Reproduce all of the lines below, substituting "clay tile roof" for "wooden shingle roof" and keeping everything else the same. Leave the pictures out of your answer.

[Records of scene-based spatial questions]

________________________

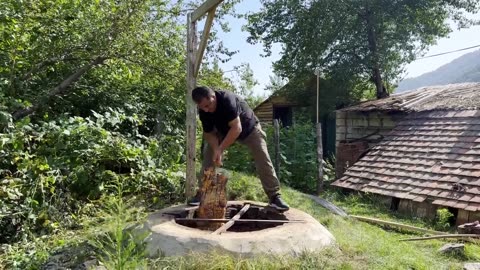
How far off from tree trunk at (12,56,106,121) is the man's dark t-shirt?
9.00 feet

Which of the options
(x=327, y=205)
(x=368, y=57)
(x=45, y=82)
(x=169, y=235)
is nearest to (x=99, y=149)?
(x=45, y=82)

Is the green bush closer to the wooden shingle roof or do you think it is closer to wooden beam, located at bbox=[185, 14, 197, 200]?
wooden beam, located at bbox=[185, 14, 197, 200]

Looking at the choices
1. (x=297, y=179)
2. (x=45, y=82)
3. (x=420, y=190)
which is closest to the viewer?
(x=45, y=82)

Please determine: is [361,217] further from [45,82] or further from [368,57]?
[368,57]

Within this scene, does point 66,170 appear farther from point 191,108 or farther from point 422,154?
point 422,154

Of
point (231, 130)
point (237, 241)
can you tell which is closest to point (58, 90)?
point (231, 130)

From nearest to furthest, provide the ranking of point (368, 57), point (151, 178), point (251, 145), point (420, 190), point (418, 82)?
point (251, 145) < point (151, 178) < point (420, 190) < point (368, 57) < point (418, 82)

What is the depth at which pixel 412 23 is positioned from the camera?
14242 mm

________________________

■ Response to this exercise
How far off from tree trunk at (12,56,106,121) is the man's dark t-shirt?
9.00 feet

Which of the options
(x=327, y=205)
(x=368, y=57)
(x=45, y=82)
(x=169, y=235)
is nearest to (x=99, y=149)?
(x=45, y=82)

Is the green bush closer to the clay tile roof or do you think it is closer to wooden beam, located at bbox=[185, 14, 197, 200]?
wooden beam, located at bbox=[185, 14, 197, 200]

Looking at the choices
1. (x=297, y=179)
2. (x=45, y=82)
3. (x=420, y=190)
which is closest to the viewer?
(x=45, y=82)

Please determine: is [361,217] further from [45,82] or further from [368,57]?
[368,57]

Within this scene, does point 66,170 appear farther from point 191,108 or farther from point 422,154?
point 422,154

Of
point (231, 130)
point (237, 241)
can you tell which is closest to point (58, 90)?
point (231, 130)

From nearest to furthest, provide the ranking of point (368, 57), point (151, 178), point (251, 145), point (420, 190), point (418, 82)?
point (251, 145) < point (151, 178) < point (420, 190) < point (368, 57) < point (418, 82)

What is the depth at which pixel 412 23 is positioned from the camera?
14242 mm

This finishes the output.